Start

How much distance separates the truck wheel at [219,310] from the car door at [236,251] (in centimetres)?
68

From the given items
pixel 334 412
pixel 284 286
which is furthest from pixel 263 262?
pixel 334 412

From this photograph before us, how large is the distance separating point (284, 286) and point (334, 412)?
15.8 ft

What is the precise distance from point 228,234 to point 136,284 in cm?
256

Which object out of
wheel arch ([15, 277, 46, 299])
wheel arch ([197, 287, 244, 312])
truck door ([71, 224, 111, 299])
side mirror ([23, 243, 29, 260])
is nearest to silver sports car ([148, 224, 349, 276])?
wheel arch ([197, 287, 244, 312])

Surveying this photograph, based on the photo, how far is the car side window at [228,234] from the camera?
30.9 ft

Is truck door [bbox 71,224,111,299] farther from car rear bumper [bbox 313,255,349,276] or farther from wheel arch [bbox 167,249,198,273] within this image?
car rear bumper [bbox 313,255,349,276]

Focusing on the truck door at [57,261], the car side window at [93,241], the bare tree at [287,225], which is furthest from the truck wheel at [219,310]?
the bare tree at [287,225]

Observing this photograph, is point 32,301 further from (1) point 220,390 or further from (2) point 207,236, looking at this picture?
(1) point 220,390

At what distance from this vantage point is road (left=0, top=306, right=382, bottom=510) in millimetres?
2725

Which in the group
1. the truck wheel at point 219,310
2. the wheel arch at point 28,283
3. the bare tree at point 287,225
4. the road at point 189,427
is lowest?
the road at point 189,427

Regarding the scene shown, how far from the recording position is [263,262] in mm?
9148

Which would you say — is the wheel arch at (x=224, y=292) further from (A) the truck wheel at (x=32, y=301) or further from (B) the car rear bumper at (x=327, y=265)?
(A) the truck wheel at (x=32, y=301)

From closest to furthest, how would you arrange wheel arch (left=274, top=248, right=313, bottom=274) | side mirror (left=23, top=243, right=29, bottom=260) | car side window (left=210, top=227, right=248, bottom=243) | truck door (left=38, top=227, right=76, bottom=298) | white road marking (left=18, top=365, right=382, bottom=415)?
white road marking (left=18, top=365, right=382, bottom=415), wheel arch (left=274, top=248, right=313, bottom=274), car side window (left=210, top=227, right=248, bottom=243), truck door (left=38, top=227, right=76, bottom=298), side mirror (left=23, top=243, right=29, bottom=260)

End

Starting at the line that contains "Is truck door", repeat each line exactly through the last one in the listing. Include both of those lines and nothing more.

Is truck door [bbox 71,224,111,299] farther from car rear bumper [bbox 313,255,349,276] or farther from wheel arch [bbox 167,249,198,273] within this image?
car rear bumper [bbox 313,255,349,276]

Focusing on the truck door at [57,261], the car side window at [93,241], the bare tree at [287,225], which is furthest from the truck wheel at [219,310]?
the bare tree at [287,225]

Observing this photograph, is point 32,301 further from (1) point 220,390 or further from (2) point 207,236, looking at this picture?
(1) point 220,390

At what distance from this vantage point is road (left=0, top=306, right=382, bottom=510) in millimetres?
2725

Which in the group
1. the truck wheel at point 219,310
2. the wheel arch at point 28,283
3. the bare tree at point 287,225
4. the road at point 189,427
is lowest?
the road at point 189,427

Regarding the scene shown, how far from the recording position is [263,262] in mm?
9148

Which would you say — is the wheel arch at (x=224, y=292) further from (A) the truck wheel at (x=32, y=301) or further from (B) the car rear bumper at (x=327, y=265)?
(A) the truck wheel at (x=32, y=301)

From closest to furthest, how would you arrange wheel arch (left=274, top=248, right=313, bottom=274) | side mirror (left=23, top=243, right=29, bottom=260) | car side window (left=210, top=227, right=248, bottom=243) | truck door (left=38, top=227, right=76, bottom=298) | white road marking (left=18, top=365, right=382, bottom=415)?
white road marking (left=18, top=365, right=382, bottom=415), wheel arch (left=274, top=248, right=313, bottom=274), car side window (left=210, top=227, right=248, bottom=243), truck door (left=38, top=227, right=76, bottom=298), side mirror (left=23, top=243, right=29, bottom=260)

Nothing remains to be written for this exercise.